▶ **EXERCISE DIRECTIONS**
Answer these questions from the gastroscopy study text:
(a) How many patients were assigned to the painless group and to the ordinary group?
(b) At which hospital, and over what period, were the patients selected?
(c) In the ordinary group, how did mean arterial pressure, heart rate and blood oxygen saturation change when the gastroscope passed through the esophageal entrance plane, compared with before anesthesia?

The aim of the present study was to compare the safety of the application of painless gastroscopy and ordinary gastroscopy for chronic hypertension patients combined with early gastric cancer. A total of 123 patients with early gastric cancer were selected at the Dongying People's Hospital from June, 2014 to August, 2016. The patients were randomly divided into the painless (n=63) and ordinary (n=60) gastroscopy groups. Proper pretreatment was performed according to whether anesthesia was performed or not. Arterial pressure, heart rate, and blood oxygen saturation were detected and compared before anesthesia, when gastroscope passed through the esophageal entrance plane, and after recovery from anesthesia. The incidence of nausea and vomiting, cough, dysphoria, throat discomfort and other adverse reactions during and after surgery were recorded and compared. Compared with the levels before anesthesia, the mean arterial pressure, heart rate and blood oxygen saturation were significantly reduced in painless gastroscopy when the gastroscope passed through the esophageal entrance plane (P<0.05). In the ordinary gastroscopy group, the mean arterial pressure, heart rate and blood oxygen saturation were significantly increased when the gastroscope passed through the esophageal entrance plane compared with the levels before anesthesia (P<0.05). Blood pressure decreased in the painless gastroscopy group whereas it increased in the ordinary gastroscopy group after anesthesia. The decrease in the painless gastroscopy group was lower than in the ordinary group. The incidence of intraoperative and postoperative adverse reactions including nausea, vomiting, cough, dysphoria, pharyngeal discomfort and other adverse reactions was significantly decreased in the painless gastroscopy group than in the ordinary gastroscopy group (P<0.05). The results suggest that the application of painless gastroscopy in chronic hypertension patients can significantly reduce the incidence of intraoperative and postoperative adverse reactions compared with that of the Gastric cancer ordinary gastroscopy. Thus, painless gastroscopy is safer than ordinary gastroscopy.

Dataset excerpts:
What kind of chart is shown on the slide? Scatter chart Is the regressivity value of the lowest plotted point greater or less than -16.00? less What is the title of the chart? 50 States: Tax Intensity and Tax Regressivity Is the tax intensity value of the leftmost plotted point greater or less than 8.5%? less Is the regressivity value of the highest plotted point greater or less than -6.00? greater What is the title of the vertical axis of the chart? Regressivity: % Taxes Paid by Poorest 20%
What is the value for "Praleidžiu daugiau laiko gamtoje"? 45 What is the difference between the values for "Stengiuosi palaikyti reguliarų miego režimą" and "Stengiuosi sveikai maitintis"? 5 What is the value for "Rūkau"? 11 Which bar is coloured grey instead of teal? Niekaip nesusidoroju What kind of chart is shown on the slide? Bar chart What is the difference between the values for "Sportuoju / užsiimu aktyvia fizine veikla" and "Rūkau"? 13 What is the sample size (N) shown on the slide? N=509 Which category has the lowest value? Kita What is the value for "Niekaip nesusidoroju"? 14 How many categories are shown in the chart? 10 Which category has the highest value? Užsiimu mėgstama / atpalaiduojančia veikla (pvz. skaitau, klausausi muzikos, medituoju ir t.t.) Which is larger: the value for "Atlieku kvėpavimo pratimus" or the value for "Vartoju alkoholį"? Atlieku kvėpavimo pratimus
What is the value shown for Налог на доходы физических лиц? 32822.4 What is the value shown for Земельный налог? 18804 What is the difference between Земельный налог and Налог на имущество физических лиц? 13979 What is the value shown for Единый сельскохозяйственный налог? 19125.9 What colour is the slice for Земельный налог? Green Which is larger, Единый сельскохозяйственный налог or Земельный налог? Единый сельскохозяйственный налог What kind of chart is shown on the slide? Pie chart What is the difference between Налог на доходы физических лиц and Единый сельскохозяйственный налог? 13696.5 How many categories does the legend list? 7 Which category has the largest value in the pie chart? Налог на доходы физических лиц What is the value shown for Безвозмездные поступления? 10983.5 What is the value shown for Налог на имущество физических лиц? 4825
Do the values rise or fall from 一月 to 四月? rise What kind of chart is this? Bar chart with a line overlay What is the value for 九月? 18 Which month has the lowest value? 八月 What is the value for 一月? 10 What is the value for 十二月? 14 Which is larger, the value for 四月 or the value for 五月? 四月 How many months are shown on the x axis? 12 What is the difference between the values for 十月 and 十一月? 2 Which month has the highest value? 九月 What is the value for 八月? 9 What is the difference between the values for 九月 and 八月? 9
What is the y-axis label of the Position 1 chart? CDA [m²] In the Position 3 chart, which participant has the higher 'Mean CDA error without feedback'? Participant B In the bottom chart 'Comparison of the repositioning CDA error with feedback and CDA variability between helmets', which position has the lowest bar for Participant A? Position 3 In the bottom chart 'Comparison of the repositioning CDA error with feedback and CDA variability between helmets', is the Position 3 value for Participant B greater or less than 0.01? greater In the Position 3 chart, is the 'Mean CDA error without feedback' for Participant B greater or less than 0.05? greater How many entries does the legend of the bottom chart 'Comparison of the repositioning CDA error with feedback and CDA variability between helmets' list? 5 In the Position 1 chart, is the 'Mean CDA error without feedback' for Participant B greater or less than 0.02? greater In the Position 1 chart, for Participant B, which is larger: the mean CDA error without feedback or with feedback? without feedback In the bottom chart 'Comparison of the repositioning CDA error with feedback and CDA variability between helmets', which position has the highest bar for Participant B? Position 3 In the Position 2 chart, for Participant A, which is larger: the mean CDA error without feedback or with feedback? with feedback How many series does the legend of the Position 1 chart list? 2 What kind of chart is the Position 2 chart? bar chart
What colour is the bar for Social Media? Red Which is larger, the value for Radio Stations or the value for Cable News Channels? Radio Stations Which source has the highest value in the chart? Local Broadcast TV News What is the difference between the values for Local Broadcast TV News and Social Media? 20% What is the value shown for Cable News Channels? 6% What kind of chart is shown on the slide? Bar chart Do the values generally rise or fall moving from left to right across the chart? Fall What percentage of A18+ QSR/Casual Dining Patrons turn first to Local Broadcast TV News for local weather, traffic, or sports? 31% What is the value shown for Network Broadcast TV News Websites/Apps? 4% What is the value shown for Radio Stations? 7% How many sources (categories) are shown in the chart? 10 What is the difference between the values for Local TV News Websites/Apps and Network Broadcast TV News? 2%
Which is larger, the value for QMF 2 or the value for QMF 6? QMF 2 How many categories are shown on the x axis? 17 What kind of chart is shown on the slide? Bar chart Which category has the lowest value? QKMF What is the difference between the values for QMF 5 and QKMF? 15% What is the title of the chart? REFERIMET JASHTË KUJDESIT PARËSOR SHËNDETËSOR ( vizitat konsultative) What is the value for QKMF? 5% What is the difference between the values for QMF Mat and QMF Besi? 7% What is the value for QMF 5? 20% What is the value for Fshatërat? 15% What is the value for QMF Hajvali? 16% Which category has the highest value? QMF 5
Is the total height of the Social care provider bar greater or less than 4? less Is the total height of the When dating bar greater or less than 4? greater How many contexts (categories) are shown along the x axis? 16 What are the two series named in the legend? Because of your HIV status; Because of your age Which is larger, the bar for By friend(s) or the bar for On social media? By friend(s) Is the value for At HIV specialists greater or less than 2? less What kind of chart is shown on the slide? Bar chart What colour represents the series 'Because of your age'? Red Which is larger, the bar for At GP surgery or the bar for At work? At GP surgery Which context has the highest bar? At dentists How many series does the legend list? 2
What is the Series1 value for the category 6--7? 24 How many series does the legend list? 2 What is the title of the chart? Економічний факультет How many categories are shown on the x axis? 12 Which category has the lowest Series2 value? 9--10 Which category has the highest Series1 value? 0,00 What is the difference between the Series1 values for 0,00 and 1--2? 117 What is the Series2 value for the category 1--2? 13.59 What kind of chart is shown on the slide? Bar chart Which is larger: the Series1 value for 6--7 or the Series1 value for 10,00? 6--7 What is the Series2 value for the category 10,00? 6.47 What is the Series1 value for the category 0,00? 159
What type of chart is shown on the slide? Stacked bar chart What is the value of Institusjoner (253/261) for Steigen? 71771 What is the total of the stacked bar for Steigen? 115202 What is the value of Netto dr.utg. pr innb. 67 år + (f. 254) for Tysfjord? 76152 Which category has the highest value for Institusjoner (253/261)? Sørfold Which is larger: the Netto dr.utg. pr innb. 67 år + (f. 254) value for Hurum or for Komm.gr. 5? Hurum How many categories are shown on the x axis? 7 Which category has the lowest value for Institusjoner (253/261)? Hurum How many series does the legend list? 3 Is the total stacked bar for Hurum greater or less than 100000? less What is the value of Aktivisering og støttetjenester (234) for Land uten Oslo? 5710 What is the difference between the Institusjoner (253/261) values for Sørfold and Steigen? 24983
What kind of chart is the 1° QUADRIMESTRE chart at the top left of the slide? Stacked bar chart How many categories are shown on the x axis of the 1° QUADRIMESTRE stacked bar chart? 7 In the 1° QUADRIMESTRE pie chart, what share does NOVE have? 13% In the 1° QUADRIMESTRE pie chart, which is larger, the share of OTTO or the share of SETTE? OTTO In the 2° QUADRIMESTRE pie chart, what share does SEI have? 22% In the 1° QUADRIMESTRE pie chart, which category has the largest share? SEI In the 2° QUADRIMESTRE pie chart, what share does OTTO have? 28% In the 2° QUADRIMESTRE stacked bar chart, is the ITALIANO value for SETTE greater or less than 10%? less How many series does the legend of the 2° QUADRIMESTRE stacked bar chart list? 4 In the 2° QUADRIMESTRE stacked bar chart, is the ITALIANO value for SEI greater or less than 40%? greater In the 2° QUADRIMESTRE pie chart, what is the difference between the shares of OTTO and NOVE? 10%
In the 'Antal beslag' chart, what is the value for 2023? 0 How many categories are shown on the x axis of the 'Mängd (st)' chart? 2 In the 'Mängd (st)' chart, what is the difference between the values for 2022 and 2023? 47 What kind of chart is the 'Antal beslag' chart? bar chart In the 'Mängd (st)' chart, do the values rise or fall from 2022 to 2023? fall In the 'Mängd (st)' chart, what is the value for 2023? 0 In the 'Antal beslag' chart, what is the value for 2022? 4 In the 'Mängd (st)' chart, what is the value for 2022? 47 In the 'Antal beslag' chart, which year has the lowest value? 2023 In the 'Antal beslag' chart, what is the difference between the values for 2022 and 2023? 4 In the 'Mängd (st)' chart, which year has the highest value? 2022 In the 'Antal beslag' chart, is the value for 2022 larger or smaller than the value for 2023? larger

▶ **WRITTEN REPLY**
(a) 63 patients were in the painless group and 60 in the ordinary group.
(b) Dongying People's Hospital, from June 2014 to August 2016.
(c) All three increased significantly (P<0.05).